In a manner relatively uncommon for animation, "Giovanni's Island" deals in historical events including occupations, deportations and concentration camps (…). It's a brave choice that works much as "The Book Thief" or "The Diary of Anne Frank" have done, offering young viewers a window of understanding into incomprehensible events. (Peter Debruge, Variety)
ABOUT GIOVANNI'S ISLAND
"Giovanni's Island" (original title: Giovanni no Shima) is a hand-drawn animated feature film directed by Mamoru Oshii's longtime collaborator, Mizuho Nishikubo, and penned by Shigemichi Sugita (Kita no kuni kara / From the Northern Lands) and Yoshiki Sakurai (Ghost in the Shell: S.A.C.). The film is presented by the Japan Association of Music Enterprises (JAME) to celebrate its 50th anniversary, and it opened in Japan on February 22, 2014 by Warner Entertainment Japan. Production I.G has produced the animation and is representing international sales worldwide
1945. Junpei and his little brother Kanta are two children who live with their father Tatsuo on a tiny island off the northernmost shores of Japan, and which has remained virtually untouched by the rage war. As Japan surrenders on August 15th, everybody is expecting American troops to land anytime. But it is the Red Army which arrives instead, because the island has now become Soviet Union territory. And for the Japanese community, a new life with the Soviet citizens who have moved onto the island begins... Based on true events.

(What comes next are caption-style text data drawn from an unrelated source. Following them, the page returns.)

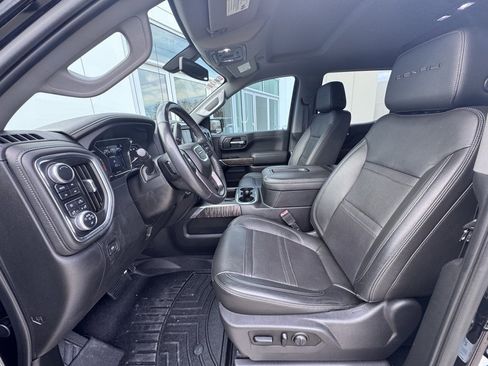 Used 2019 GMC Sierra 1500 Denali image 11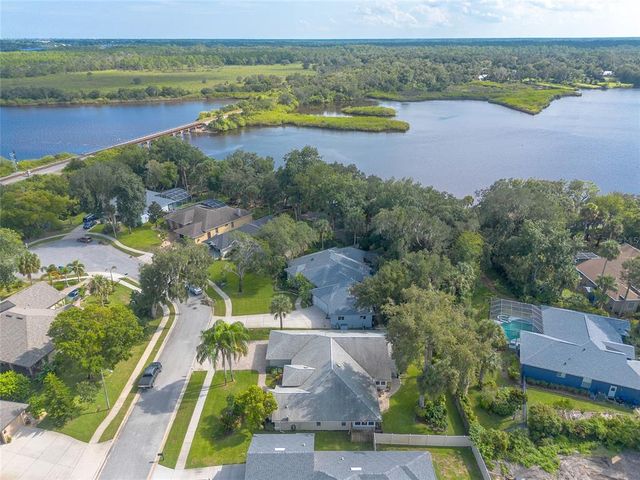 6225 CRANBERRY DRIVE, Port Orange, FL 32127
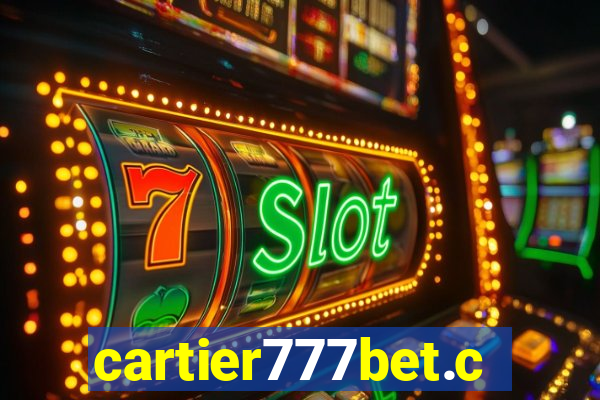 cartier777bet.com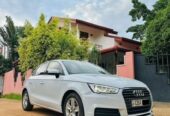 Audi A1 TFSI 2016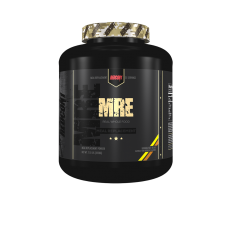 Заменитель питания Redcon1 MRE 3250 грамм Бананово-ореховый хлеб (104435-3) Заменитель питания Redcon1 MRE 3250 грамм Бананово-ореховый хлеб (104435-3)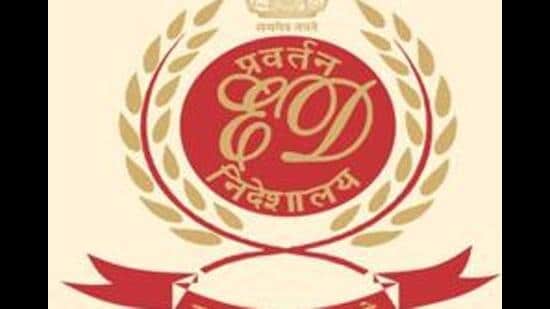 A Lucknow court accepted ED’s request to declare Naseem a fugitive under the Fugitive Economic Offender’s Act. (HT PHOTO)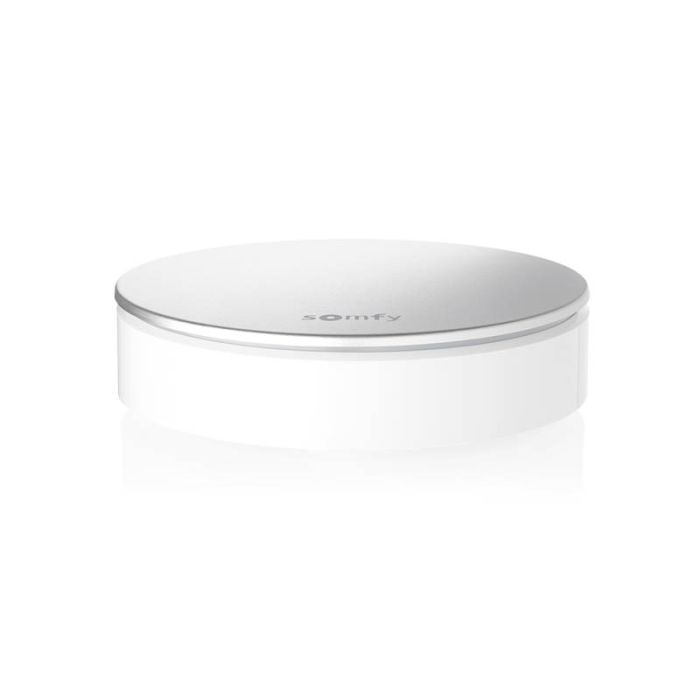 Sirena interior de 110dB para alarmas Somfy protect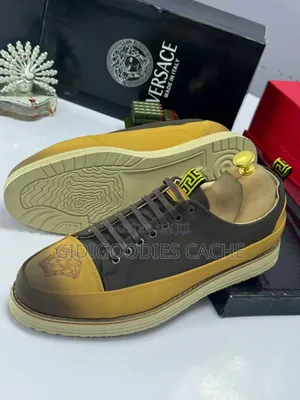 Versace Sneakers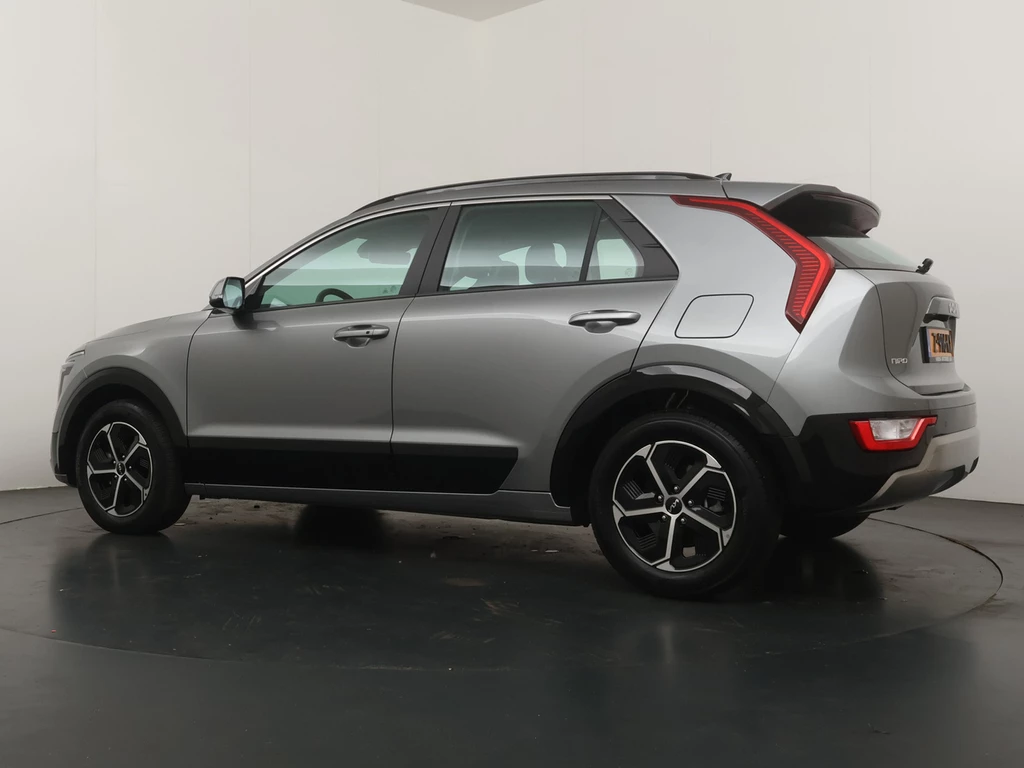 Kia Niro – foto 4
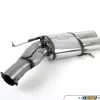 F10 M5 Supersprint Left Performance Muffler With Polished Stainless Tips -Auto Parts 845760 x800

ABOUT THE DIRECTOR: MIZUHO NISHIKUBO
Born in 1953. A longtime and most trusted collaborator of Mamoru Oshii, Nishikubo has worked as animation director under his real name of Toshihiko Nishikubo in most Oshii's animated films, including "Ghost in the Shell" (1995), Palme d'Or-nominee "Ghost in the Shell 2: Innocence" (2004) and Golden Lion-nominee "The Sky Crawlers" (2008). It is said that Oshii's movies wouldn't look the same without his contribution. His credits as director include, "Video Girl Ai" (1992, OVA), "Otogi Zoshi" (2004, TV series) and "Atagoal: Cat's Magical Forest" (2006, movie). He also directed the music clip "Tsepi i kol'tsa / Chains & Rings" (2003) for Russian rock star Linda, and the internationally praised NEXT A-Class commercial film for Mercedes-Benz (600,000 views on YouTube in 3 days). His latest feature film, "Musashi: The Dream of the Last Samurai" (2009), written by Mamoru Oshii, screened in Locarno, Sitges, Warsaw, Stockholm and Vladivostok.
ABOUT THE SCRIPTWRITER: SHIGEMICHI SUGITA
Born in Toyohashi, Aichi Prefecture, in 1943. A multi-awarded director, scriptwriter and film producer, he is probably best known for directing the hugely successful Hokkaido-set TV drama series, "Kita no Kuni kara" (From the Northern Lands), that started in 1981 and ran for 21 years, spanning one season and several specials, with audience share peaking 38.4%. He directed a number of other popular dramas (including "Shonen H / A Boy Called H", from the award-winning novel by Kappa Senoo) and three feature films, namely "Yushun - Oracion" (1988, from Teru Miyamoto's novel), "Last Song" (1994), and Japan Academy Prize-winner "Saigo no Chushingura" (The Last Ronin, 2010). He is currently chairman of the All Nippon Producers Association and President & CEO of Nihon Eiga Satellite Broadcasting Corporation.
ABOUT PRODUCTION I.G
Established by Mitsuhisa Ishikawa in 1987, Production I.G is one of the world's leading animation studios. With its cutting-edge works, such as "Ghost in the Shell" (1995), "Jin-Roh" (2000), "Blood: The Last Vampire" (2000), "Kill Bill: Vol. 1" (animation segment, 2003), "Innocence" (2004), "The Sky Crawlers" (2008), "Oblivion Island" (2009) and "A Letter to Momo" (2012), I.G has gained high reputation around the globe, inspiring Hollywood creators such as James Cameron, Quentin Tarantino and the Wachowskis.